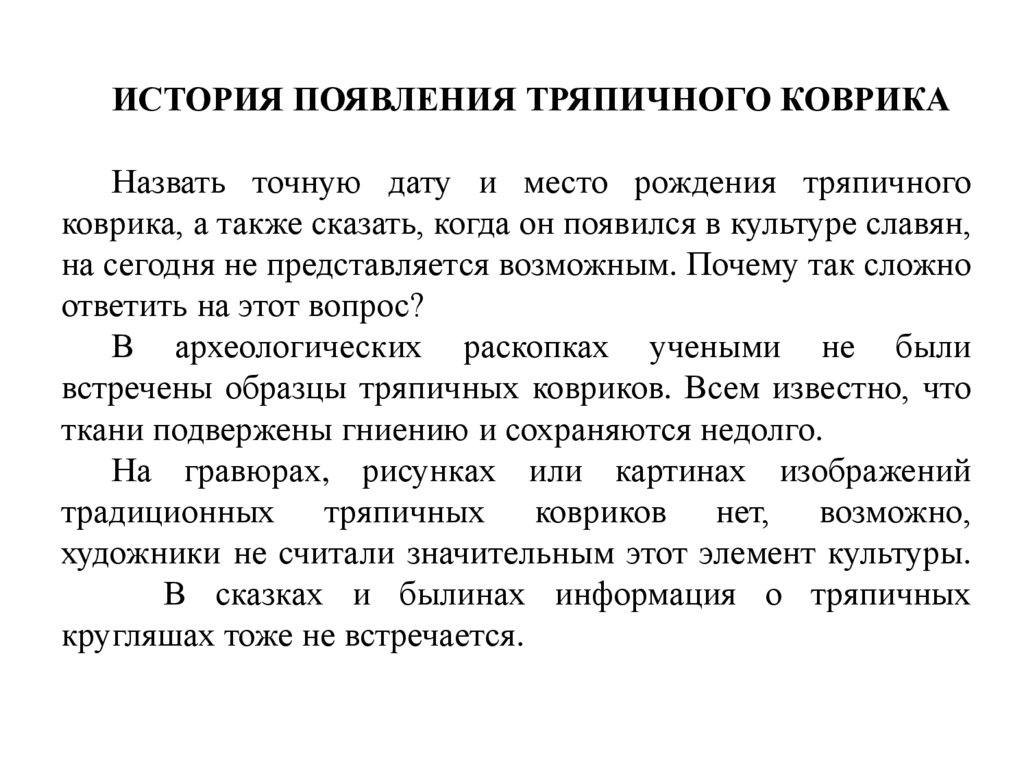 ИСТОРИЯ ПОЯВЛЕНИЯ ТРЯПИЧНОГО КОВРИКА

Назвать точную дату и место рождения тряпичного коврика, а также сказать, когда он появился в культуре славян, на сегодня не представляется возможным. Почему так сложно ответить на этот вопрос?

В археологических раскопках учеными не были встречены образцы тряпичных ковриков. Всем известно, что ткани подвержены гниению и сохраняются недолго.

На гравюрах, рисунках или картинах изображений традиционных тряпичных ковриков нет, возможно, художники не считали значительным этот элемент культуры.

В сказках и былинах информация о тряпичных кругляшах тоже не встречается.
————————
Instructions to follow:
Look through the data above for the word "этот". Report each line where it occurs.

Exercise output:
Назвать точную дату и место рождения тряпичного коврика, а также сказать, когда он появился в культуре славян, на сегодня не представляется возможным. Почему так сложно ответить на этот вопрос?
На гравюрах, рисунках или картинах изображений традиционных тряпичных ковриков нет, возможно, художники не считали значительным этот элемент культуры.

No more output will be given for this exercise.